### Compito operativo 1
Rispondi in base al testo sullo shock energetico:
(a) Di quanto è aumentato da maggio il prezzo di un paniere di petrolio, carbone e gas?
(b) Qual è il titolo dell'Economist di questa settimana?
(c) Quale crescita stima l'Ocse per l'economia italiana quest'anno?
### Compito operativo 2
Trascrivi dal testo sullo shock energetico la parte che si apre con le parole "Tra poche settimane, a" e si chiude con "volontà della Russia.".

___ Testo di lettura

Tra poche settimane, a Glasgow, partirà la conferenza delle Nazioni Unite sui cambiamenti climatici, Cop26. I leader di tutto il mondo sono chiamati a tracciare una tabella di marcia con l’obiettivo di azzerare le emissioni nette di carbonio a livello globale, entro il 2050. Ma dovranno fare i conti con il primo grande allarme energetico dell’era verde che si sta aprendo davanti ai loro occhi: da maggio il prezzo di un paniere di petrolio, carbone e gas è aumentato del 95%. La Gran Bretagna, ospite del vertice, ha riacceso le sue centrali elettriche a carbone, i prezzi della benzina americana hanno raggiunto i 3 dollari al gallone, i blackout hanno travolto Cina e India e Vladimir Putin ha appena ricordato all’Europa che la sua fornitura di carburante dipende dalla buona volontà della Russia.

“The energy shock” è il titolo dell’Economist di questa settimana con una fiammella del gas che campeggia in copertina, nella quale si intravede il celebre volto scarnificato ritratto ne L’urlo di Munch, ma dall’espressione ancora più spaventosa: a rappresentare l’ondata di panico indotta dal “grande shock energetico dell’era verde” che rischia di travolgere il mondo. Il panico è un segnale d’allerta: ci ricorda che la vita moderna ha bisogno di enormi quantità di energia, senza le quali, le bollette diventano insostenibili, le case non possono più essere riscaldate e le imprese chiudono. La certezza è una sola: senza riforme rapide ci saranno più crisi energetiche e, forse, una rivolta popolare contro le politiche climatiche. E l’Italia? L’Ocse stima un doppio rimbalzo dell’economia italiana quest’anno e il prossimo, rispettivamente del 5,9% e del 4,1% dopo il crollo dell’8,9%, nel 2020, legato agli effetti della pandemia. Ma il centro studi di Confindustria e la CGIA di Mestre concordano nel ritenere molto probabile un dimezzamento di questa crescita, se non si corre subito ai ripari: il che significa, incrementare il prima possibile l’offerta energetica. Paolo Pirani – segretario di UilTec, il sindacato che riunisce i lavoratori tessili, dell’energia e della chimica afferente alla Uil – è molto preoccupato.

______
___ Dati disponibili

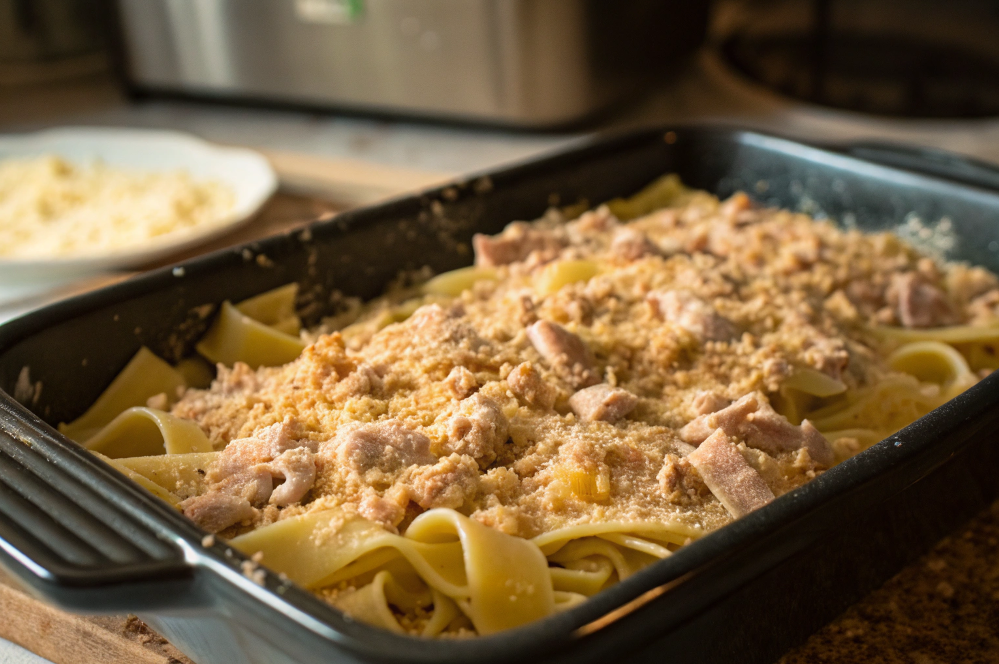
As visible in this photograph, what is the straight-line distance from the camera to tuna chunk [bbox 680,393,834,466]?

______

### Spazio risposta 1
(a) Del 95%.
(b) "The energy shock".
(c) Il 5,9%.

### Spazio risposta 2
Tra poche settimane, a Glasgow, partirà la conferenza delle Nazioni Unite sui cambiamenti climatici, Cop26. I leader di tutto il mondo sono chiamati a tracciare una tabella di marcia con l’obiettivo di azzerare le emissioni nette di carbonio a livello globale, entro il 2050. Ma dovranno fare i conti con il primo grande allarme energetico dell’era verde che si sta aprendo davanti ai loro occhi: da maggio il prezzo di un paniere di petrolio, carbone e gas è aumentato del 95%. La Gran Bretagna, ospite del vertice, ha riacceso le sue centrali elettriche a carbone, i prezzi della benzina americana hanno raggiunto i 3 dollari al gallone, i blackout hanno travolto Cina e India e Vladimir Putin ha appena ricordato all’Europa che la sua fornitura di carburante dipende dalla buona volontà della Russia.